Cboe Global Markets has expanded its collaboration with FTSE Russell to drive product innovation in the digital assets space.
The new development builds on an existing relationship between the two firms, leveraging their combined expertise to develop new derivatives products. This could potentially start with cash-settled index options tied to the FTSE Bitcoin Index and the FTSE Ethereum Index.
As part of the collaboration, Cboe plans to list cash-settled index options on FTSE’s indices – subject to regulatory approvals – which will target increased investor demand for exchange-traded derivatives to manage crypto exposure in a US-regulated trading environment.

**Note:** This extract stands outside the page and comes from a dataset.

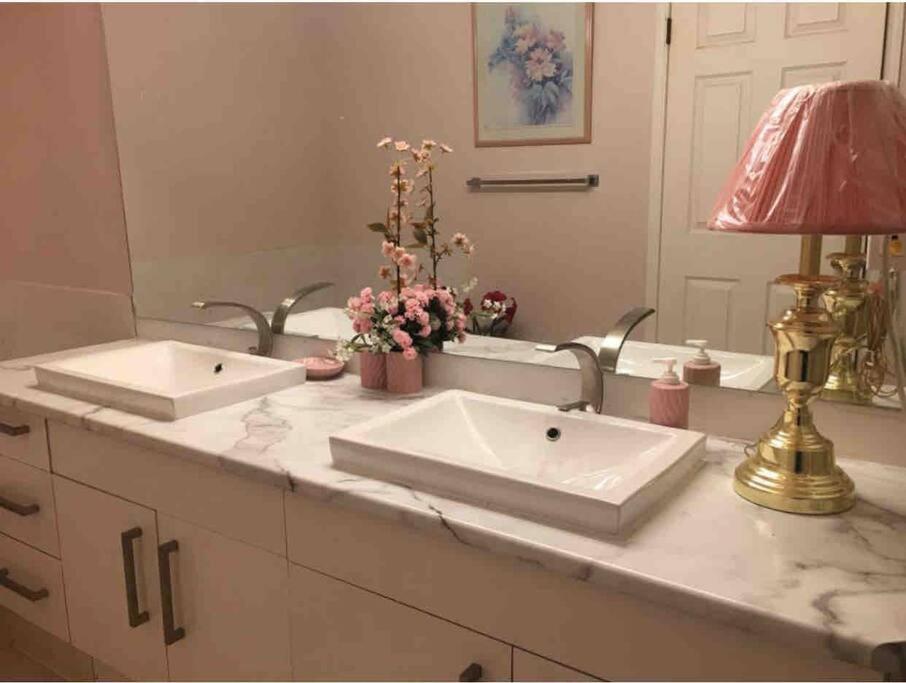 Renovated 4 bedrooms 20 sleeps Shopping Center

“Our expanded relationship today mirrors that successful model of collaboration, combining Cboe’s unrivalled derivatives expertise with FTSE’s world-class indexing capabilities to potentially bring new solutions to the digital assets space,” said Catherine Clay, global head of derivatives at Cboe.
“[…] As these two asset classes converge, we look forward to driving continued innovation and our relationship with FTSE Russell will be key to this strategy.”
The FTSE Bitcoin Index and FTSE Ethereum Index are part of the FTSE Digital Asset Indices series, developed in partnership with Digital Asset Research (DAR).
These indices capture the performance of bitcoin and ether, as determined by the FTSE DAR Reference Price, offering exposure to the digital asset market.
“We are delighted to continue working alongside Cboe Global Markets, realising our mutual commitment to enable new asset innovation in financial markets,” said Fiona Bassett, chief executive of FTSE Russell.
“Our indices are used by some of the largest crypto asset managers in the world for their best-in-class data and processes built to manage regulatory and trading risk – critical differentiators for the data in this asset class.”
Cboe added in a statement that it plans to share more details about its intentions for cash-settled index options on the FTSE Bitcoin Index and the FTSE Ethereum Index potentially later this year.